- PROVIDED PASSAGE:
Re: [Openexr-devel] EXR texture memory overhead

2016-09-16 Thread Larry Gritz
Aha, thanks, Karl.

So it's allocating an internal (retained, as long as the file is kept open) 
framebuffer that's a whole *row* of tiles. This is probably fine when you have 
a small number of files open at once and they are mostly reading whole images 
(so, sure, the app is probably asking for whole rows, or more, of tiles at a 
time).

But it's not optimal for a use pattern like TextureSystem where the typical 
request is ONE tile, and the next tile it wants may not even be adjacent.

Back-of-envelope: let's say our textures are RGBA, half data, 4k x 4k, with 
64x64 tiles. So a row of tiles is 2MB of this internal framebuffer overhead, 
per open texture file (which, as we've said, could be hundreds or thousands at 
once, so could easily be multiple GB of unaccounted overhead).

Perhaps, in light of this, it might be a good idea for this kind of access 
pattern if IlmImf had a way to communicate that a particular file was going to 
tend to read individual tiles independently, in which case the internal 
framebuffer scratch space could be just a single tile's worth, not a whole 
"tile row" of scratch space?

Wait, I'm not quite sure how threads play into this. Is this allocated 
framebuffer part of the ImageInptut itself? Do threads lock to use it? Or is 
this per thread, per file?


> On Sep 16, 2016, at 10:31 AM, Karl Rasche  wrote:
> 
> 1. The amount of memory that libIlmImf holds *per open file* as overhead or 
> internal buffers or whatever (I haven't tracked down exactly what it is) is 
> much larger than what libtiff holds as overhead per open file.

- DATASET ROWS:

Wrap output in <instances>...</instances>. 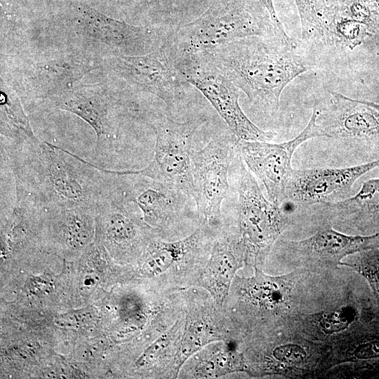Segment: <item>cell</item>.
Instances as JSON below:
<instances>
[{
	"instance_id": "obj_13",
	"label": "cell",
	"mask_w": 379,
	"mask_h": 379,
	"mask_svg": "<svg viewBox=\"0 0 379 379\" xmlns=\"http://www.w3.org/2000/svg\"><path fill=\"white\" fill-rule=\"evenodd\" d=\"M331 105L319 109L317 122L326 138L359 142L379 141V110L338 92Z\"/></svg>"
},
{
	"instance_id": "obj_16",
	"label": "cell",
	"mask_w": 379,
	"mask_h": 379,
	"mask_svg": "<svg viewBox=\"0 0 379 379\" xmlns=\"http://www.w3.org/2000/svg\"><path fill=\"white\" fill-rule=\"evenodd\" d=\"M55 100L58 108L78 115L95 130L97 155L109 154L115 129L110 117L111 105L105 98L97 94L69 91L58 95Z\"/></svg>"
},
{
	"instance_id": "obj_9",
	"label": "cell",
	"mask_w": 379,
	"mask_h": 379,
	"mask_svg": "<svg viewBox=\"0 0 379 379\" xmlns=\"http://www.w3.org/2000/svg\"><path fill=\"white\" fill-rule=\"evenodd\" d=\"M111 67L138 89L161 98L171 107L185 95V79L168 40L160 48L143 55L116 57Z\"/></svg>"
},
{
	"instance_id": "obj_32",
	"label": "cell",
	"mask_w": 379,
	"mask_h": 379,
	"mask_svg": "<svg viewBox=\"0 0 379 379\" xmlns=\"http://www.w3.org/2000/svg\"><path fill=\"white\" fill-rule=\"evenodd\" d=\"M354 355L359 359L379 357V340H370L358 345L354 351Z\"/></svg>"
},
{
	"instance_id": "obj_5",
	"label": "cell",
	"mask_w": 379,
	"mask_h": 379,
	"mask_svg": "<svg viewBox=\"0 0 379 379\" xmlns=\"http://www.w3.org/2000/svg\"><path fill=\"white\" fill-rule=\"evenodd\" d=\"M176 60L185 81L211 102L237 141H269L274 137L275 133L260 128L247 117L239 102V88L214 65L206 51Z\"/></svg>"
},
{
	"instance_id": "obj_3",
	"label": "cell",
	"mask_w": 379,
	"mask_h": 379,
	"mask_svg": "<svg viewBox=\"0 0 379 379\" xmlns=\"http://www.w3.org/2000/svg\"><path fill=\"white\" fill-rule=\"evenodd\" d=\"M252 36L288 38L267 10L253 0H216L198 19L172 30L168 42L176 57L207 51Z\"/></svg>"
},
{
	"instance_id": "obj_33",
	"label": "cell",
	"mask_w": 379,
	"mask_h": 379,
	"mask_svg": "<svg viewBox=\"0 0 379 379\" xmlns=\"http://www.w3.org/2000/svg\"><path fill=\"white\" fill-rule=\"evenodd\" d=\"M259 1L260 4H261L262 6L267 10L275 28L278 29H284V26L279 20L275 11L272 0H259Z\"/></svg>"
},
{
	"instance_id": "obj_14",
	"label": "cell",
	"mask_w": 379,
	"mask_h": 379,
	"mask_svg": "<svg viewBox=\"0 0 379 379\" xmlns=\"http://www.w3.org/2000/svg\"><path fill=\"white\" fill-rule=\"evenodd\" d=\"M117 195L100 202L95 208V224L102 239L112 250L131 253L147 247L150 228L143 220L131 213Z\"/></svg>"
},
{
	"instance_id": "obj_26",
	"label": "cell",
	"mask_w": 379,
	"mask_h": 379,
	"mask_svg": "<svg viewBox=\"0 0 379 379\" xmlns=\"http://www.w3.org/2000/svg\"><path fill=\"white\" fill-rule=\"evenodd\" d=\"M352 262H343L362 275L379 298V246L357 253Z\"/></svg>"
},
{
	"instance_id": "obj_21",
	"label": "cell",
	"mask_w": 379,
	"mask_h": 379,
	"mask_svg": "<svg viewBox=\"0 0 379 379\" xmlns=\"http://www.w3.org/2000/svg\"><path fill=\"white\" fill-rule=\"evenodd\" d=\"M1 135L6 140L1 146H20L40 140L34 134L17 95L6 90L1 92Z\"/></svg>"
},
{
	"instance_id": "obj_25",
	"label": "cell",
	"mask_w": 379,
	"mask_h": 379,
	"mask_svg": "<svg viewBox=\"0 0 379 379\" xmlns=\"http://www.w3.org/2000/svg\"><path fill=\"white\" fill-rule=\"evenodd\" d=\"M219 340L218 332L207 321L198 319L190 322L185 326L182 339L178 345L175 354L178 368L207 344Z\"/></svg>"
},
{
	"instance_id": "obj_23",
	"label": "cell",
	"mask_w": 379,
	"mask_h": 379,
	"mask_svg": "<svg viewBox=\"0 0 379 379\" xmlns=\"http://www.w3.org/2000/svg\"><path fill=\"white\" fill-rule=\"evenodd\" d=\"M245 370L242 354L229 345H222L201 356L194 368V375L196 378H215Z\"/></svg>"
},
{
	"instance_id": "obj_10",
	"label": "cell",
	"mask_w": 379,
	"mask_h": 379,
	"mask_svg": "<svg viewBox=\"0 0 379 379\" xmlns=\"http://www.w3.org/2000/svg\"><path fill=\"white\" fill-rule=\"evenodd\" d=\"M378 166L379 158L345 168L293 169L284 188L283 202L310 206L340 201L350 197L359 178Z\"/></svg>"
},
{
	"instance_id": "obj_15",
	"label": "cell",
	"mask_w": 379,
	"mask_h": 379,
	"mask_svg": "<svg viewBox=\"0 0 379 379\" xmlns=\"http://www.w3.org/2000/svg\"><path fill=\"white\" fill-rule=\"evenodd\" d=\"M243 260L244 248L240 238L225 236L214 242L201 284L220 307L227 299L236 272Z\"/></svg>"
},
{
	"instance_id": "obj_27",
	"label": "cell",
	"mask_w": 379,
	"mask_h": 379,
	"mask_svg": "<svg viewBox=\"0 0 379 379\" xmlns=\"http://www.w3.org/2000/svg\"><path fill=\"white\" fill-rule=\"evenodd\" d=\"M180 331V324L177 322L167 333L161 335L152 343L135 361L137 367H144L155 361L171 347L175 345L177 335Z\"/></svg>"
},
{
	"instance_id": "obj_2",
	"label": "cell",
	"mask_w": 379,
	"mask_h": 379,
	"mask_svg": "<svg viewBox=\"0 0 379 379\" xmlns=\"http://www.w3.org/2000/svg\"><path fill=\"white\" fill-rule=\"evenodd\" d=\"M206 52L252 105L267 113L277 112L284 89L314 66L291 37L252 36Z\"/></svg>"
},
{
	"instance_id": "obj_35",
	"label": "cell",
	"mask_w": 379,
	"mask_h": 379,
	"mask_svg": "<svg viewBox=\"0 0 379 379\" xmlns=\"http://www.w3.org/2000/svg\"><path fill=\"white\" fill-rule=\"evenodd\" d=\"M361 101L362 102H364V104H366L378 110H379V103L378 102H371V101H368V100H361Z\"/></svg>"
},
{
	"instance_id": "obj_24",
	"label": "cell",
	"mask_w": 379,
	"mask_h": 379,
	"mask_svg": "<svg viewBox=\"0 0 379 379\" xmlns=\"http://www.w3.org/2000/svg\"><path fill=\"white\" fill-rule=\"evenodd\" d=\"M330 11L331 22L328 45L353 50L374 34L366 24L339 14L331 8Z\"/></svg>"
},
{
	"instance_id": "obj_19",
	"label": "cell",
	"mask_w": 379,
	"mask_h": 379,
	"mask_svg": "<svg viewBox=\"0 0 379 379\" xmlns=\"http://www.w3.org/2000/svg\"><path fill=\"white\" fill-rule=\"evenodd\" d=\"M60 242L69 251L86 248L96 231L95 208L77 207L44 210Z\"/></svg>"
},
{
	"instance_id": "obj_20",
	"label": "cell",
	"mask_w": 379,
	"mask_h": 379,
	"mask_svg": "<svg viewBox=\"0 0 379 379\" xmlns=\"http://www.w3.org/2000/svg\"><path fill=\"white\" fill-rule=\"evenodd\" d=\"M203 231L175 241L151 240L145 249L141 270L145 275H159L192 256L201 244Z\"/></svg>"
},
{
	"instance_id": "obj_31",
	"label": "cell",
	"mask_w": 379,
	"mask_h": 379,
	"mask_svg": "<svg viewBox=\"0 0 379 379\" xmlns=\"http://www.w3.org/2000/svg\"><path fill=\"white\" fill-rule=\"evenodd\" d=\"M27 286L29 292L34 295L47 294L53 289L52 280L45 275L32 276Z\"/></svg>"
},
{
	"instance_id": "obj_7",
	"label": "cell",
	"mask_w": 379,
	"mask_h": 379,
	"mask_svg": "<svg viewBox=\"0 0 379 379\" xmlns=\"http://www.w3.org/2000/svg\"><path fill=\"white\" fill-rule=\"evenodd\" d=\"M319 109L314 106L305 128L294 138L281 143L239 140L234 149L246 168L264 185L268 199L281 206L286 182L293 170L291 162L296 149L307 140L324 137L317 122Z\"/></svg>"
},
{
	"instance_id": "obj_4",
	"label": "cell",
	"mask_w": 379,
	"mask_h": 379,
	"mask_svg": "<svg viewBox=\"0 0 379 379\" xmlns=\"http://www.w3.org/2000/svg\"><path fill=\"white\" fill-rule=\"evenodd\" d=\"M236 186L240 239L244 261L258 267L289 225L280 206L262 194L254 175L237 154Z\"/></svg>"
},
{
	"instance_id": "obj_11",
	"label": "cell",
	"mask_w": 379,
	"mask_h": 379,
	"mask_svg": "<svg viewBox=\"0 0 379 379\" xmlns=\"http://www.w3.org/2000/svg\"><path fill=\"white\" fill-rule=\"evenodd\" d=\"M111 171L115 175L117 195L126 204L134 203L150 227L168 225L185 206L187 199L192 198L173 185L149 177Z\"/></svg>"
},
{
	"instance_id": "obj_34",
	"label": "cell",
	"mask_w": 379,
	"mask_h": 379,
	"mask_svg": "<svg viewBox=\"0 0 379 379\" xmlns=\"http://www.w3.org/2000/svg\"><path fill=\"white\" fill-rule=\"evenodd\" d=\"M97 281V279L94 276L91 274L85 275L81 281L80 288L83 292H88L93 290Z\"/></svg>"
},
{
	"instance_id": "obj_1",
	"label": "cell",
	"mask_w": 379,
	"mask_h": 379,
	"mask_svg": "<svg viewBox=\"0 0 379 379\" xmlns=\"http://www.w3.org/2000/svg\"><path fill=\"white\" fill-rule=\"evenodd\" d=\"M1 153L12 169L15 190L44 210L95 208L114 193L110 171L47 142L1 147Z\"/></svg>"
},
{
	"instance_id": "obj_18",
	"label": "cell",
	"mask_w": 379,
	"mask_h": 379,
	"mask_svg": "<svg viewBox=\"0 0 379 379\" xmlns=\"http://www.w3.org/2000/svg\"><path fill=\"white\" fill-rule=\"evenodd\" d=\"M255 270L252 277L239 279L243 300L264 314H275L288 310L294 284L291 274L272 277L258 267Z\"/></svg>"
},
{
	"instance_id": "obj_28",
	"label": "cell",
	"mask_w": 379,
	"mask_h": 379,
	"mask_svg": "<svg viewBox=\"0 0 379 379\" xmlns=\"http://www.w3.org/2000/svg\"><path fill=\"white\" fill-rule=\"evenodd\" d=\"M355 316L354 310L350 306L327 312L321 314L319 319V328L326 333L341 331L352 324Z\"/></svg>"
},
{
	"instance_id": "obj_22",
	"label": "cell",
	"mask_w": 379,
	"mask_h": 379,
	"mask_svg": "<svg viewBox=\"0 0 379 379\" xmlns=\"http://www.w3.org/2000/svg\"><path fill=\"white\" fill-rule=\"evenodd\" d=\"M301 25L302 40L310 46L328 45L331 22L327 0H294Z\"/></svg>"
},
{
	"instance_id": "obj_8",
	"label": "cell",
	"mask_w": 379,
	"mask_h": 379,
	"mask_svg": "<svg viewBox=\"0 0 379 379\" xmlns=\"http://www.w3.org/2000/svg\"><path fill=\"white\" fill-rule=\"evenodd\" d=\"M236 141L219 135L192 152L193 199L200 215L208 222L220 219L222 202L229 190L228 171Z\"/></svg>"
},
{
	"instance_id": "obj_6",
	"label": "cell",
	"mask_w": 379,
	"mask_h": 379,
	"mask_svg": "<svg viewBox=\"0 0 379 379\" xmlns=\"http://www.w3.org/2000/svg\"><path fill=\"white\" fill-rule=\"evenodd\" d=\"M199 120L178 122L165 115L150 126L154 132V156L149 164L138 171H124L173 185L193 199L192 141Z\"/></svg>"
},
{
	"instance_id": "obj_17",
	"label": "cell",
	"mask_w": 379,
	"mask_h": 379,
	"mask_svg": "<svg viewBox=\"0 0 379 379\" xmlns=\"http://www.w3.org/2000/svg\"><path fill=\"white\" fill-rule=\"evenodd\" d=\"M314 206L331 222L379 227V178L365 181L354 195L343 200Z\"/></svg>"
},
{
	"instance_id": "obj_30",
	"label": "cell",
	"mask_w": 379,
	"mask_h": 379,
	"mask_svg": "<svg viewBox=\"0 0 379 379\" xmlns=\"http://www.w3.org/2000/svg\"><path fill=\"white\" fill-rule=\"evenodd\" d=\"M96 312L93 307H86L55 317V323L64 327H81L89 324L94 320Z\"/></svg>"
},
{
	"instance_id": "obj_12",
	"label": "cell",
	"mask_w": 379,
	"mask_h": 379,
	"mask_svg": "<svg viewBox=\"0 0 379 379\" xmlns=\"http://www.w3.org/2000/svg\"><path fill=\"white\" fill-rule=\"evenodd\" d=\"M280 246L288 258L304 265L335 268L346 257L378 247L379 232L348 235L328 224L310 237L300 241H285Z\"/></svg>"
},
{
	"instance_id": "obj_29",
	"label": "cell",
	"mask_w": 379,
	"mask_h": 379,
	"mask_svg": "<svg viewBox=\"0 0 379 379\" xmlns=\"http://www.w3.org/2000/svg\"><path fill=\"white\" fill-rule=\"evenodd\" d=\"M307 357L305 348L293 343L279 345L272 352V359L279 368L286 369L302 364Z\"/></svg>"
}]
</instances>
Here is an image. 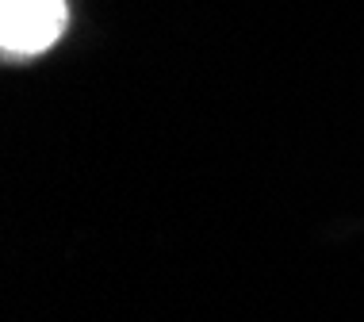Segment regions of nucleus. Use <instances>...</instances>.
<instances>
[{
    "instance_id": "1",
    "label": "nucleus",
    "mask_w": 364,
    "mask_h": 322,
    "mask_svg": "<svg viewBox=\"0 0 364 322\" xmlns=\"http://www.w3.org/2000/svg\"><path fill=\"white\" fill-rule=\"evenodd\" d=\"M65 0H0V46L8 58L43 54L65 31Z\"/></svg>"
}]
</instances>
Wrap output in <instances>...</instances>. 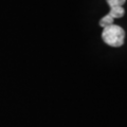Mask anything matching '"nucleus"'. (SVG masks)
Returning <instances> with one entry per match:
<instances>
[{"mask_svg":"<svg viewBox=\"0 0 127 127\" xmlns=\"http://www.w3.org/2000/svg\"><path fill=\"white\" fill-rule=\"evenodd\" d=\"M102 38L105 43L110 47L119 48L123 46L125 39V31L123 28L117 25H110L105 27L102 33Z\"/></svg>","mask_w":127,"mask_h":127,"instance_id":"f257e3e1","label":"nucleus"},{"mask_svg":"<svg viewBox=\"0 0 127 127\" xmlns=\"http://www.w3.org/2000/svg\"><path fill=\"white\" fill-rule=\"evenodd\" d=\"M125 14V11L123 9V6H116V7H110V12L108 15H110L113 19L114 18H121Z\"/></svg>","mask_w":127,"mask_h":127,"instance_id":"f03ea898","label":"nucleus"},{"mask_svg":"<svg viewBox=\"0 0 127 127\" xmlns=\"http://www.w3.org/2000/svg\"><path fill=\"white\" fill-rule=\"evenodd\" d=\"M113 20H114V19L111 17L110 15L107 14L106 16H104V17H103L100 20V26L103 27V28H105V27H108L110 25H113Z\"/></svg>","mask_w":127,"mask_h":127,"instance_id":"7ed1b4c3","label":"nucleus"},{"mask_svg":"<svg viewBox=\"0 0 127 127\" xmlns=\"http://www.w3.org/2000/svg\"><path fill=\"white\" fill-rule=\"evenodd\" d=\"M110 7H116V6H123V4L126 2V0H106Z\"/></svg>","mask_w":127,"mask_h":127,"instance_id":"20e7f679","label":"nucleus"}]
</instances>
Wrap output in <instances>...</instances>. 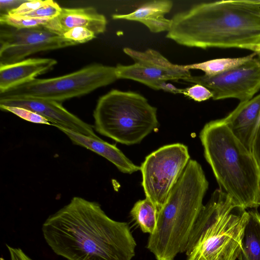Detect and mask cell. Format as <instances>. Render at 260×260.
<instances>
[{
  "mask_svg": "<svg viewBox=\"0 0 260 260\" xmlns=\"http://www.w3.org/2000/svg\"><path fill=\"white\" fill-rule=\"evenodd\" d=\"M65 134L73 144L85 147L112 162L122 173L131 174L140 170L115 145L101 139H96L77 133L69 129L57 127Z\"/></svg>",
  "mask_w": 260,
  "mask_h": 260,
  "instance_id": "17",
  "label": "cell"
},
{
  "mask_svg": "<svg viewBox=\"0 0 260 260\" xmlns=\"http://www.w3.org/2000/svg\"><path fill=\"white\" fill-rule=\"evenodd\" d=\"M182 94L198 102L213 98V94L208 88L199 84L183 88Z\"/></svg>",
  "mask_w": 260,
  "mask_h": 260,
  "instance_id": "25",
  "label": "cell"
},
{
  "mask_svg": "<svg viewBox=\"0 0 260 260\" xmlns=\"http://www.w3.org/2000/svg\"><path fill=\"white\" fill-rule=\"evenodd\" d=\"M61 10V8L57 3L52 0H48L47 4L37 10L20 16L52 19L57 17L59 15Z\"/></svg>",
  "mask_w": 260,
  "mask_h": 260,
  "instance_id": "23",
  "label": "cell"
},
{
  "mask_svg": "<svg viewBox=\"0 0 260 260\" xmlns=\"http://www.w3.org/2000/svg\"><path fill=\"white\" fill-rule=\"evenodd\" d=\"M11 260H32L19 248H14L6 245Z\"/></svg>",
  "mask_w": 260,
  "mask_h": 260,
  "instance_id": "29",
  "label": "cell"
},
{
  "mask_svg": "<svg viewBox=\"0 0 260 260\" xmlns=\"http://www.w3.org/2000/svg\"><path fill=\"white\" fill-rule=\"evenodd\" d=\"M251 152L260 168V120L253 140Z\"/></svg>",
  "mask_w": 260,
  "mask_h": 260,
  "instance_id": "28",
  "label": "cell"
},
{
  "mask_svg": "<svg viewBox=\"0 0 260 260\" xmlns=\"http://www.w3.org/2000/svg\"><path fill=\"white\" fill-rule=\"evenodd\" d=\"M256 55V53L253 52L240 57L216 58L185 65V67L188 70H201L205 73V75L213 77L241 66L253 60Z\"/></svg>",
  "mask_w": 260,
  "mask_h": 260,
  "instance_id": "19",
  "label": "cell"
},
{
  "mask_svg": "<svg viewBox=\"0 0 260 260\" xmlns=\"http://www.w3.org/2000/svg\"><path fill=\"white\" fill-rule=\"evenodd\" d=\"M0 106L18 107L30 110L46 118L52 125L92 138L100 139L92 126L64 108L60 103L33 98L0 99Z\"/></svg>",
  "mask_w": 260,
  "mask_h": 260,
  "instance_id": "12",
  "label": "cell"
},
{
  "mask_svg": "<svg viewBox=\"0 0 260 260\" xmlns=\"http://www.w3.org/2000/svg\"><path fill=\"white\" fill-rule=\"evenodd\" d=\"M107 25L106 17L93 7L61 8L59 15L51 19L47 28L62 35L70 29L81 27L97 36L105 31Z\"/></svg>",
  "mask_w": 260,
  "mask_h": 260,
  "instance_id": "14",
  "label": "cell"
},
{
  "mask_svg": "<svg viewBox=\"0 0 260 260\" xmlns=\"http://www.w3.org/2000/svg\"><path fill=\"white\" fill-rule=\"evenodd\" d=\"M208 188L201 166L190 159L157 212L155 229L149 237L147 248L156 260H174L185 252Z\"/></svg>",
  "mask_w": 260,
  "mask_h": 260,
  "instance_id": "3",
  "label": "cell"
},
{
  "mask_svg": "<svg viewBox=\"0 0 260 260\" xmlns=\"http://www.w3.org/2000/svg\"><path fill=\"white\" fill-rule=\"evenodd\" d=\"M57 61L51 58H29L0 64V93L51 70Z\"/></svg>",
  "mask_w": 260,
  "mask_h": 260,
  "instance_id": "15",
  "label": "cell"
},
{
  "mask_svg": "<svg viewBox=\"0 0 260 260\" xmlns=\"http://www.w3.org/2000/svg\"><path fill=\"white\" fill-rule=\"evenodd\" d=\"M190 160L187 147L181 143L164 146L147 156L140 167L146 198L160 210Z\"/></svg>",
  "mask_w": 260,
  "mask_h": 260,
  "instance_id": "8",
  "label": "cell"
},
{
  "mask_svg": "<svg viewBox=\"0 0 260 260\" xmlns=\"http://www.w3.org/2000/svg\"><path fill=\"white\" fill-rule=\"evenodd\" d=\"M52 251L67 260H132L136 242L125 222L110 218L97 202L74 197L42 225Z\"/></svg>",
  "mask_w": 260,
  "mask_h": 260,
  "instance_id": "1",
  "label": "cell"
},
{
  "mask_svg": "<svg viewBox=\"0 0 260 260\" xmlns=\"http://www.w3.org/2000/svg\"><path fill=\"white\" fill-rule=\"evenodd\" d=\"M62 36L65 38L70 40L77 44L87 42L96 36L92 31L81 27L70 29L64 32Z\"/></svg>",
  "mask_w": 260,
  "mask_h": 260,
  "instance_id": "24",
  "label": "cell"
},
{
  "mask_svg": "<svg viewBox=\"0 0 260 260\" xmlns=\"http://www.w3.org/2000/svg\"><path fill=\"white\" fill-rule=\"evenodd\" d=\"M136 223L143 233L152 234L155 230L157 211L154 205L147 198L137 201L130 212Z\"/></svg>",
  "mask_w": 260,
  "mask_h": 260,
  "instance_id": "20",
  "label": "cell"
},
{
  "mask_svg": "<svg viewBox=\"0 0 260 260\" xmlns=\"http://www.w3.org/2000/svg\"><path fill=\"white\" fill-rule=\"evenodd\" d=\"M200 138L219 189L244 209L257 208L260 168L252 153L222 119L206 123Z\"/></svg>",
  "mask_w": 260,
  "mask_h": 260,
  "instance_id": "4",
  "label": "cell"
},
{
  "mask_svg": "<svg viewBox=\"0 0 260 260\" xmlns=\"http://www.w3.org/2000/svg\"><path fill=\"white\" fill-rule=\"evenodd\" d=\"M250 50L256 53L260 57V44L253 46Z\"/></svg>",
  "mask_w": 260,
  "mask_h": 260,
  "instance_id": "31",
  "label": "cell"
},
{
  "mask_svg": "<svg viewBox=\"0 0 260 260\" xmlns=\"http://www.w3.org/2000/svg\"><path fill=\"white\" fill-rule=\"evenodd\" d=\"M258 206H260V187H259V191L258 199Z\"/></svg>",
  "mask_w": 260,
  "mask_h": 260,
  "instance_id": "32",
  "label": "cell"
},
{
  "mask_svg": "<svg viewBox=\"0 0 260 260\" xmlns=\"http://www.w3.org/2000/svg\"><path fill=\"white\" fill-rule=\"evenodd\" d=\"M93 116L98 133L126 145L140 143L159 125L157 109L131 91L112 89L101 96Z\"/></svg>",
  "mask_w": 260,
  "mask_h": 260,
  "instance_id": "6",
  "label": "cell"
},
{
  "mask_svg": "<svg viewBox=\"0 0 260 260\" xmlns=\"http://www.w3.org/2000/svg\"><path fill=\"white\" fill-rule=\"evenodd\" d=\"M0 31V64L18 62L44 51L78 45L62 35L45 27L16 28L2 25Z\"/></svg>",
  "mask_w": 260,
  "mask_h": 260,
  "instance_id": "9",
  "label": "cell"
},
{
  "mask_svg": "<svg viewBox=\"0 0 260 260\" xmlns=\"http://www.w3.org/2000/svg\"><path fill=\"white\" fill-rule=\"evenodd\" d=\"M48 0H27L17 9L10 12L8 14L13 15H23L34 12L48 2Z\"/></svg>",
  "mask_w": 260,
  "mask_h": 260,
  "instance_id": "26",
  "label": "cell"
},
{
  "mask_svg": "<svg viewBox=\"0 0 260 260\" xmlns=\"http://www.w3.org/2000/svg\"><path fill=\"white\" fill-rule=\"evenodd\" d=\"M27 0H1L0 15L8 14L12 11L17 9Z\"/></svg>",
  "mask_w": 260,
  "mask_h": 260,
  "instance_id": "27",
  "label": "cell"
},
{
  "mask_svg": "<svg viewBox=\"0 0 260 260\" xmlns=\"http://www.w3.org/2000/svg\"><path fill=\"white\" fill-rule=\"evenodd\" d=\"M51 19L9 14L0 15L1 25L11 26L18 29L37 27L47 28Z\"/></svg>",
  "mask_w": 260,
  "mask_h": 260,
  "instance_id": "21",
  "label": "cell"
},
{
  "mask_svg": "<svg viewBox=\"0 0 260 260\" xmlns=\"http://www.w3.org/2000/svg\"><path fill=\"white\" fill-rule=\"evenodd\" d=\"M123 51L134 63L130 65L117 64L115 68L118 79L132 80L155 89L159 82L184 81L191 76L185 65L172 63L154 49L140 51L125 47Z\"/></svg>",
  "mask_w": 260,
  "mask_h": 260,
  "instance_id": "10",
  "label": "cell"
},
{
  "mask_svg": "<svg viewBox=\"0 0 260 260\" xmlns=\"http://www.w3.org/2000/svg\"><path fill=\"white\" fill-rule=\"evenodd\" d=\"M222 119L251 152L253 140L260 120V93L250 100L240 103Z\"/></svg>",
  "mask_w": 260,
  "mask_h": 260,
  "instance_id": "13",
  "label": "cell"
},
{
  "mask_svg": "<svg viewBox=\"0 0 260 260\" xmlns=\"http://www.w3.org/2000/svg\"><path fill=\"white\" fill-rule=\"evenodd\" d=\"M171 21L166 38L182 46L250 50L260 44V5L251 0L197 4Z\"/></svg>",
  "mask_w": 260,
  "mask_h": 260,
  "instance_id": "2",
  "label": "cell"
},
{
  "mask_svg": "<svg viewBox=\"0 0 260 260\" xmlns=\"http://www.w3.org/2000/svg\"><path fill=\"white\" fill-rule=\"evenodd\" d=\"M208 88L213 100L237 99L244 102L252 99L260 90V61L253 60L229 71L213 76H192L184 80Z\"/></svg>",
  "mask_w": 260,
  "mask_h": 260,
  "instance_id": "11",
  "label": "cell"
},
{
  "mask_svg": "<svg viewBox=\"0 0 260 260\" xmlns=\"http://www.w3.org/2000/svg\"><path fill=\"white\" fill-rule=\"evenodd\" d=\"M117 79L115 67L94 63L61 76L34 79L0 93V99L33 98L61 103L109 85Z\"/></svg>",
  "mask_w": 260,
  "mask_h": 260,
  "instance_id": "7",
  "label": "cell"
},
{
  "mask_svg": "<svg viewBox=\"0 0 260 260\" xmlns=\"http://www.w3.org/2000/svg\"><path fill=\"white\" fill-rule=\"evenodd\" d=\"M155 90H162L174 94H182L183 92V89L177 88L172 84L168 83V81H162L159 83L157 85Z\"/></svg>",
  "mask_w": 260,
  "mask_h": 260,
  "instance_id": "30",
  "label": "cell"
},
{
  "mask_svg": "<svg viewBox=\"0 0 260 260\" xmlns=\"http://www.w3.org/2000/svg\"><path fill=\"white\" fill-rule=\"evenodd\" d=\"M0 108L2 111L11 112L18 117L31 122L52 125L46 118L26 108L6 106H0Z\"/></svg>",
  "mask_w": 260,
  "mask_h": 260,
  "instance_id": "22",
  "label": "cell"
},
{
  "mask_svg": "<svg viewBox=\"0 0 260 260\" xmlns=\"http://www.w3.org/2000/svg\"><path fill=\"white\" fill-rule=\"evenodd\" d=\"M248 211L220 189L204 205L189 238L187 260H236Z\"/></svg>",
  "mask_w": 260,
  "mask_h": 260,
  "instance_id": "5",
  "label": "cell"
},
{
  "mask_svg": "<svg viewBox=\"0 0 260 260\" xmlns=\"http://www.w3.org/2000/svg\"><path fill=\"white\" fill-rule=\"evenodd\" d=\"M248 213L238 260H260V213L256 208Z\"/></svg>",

- REQUIRED WORK:
**a)** In the EXR thread, retype the text starting at "Back-of-envelope: let's say" and ending at "of scratch space?".
**b)** List each texture property that the EXR thread assumes in its back-of-envelope estimate.

- EXPECTED ANSWERS:
**a)**
Back-of-envelope: let's say our textures are RGBA, half data, 4k x 4k, with 
64x64 tiles. So a row of tiles is 2MB of this internal framebuffer overhead, 
per open texture file (which, as we've said, could be hundreds or thousands at 
once, so could easily be multiple GB of unaccounted overhead).

Perhaps, in light of this, it might be a good idea for this kind of access 
pattern if IlmImf had a way to communicate that a particular file was going to 
tend to read individual tiles independently, in which case the internal 
framebuffer scratch space could be just a single tile's worth, not a whole 
"tile row" of scratch space?

**b)**
- RGBA
- half data
- 4k x 4k
- 64x64 tiles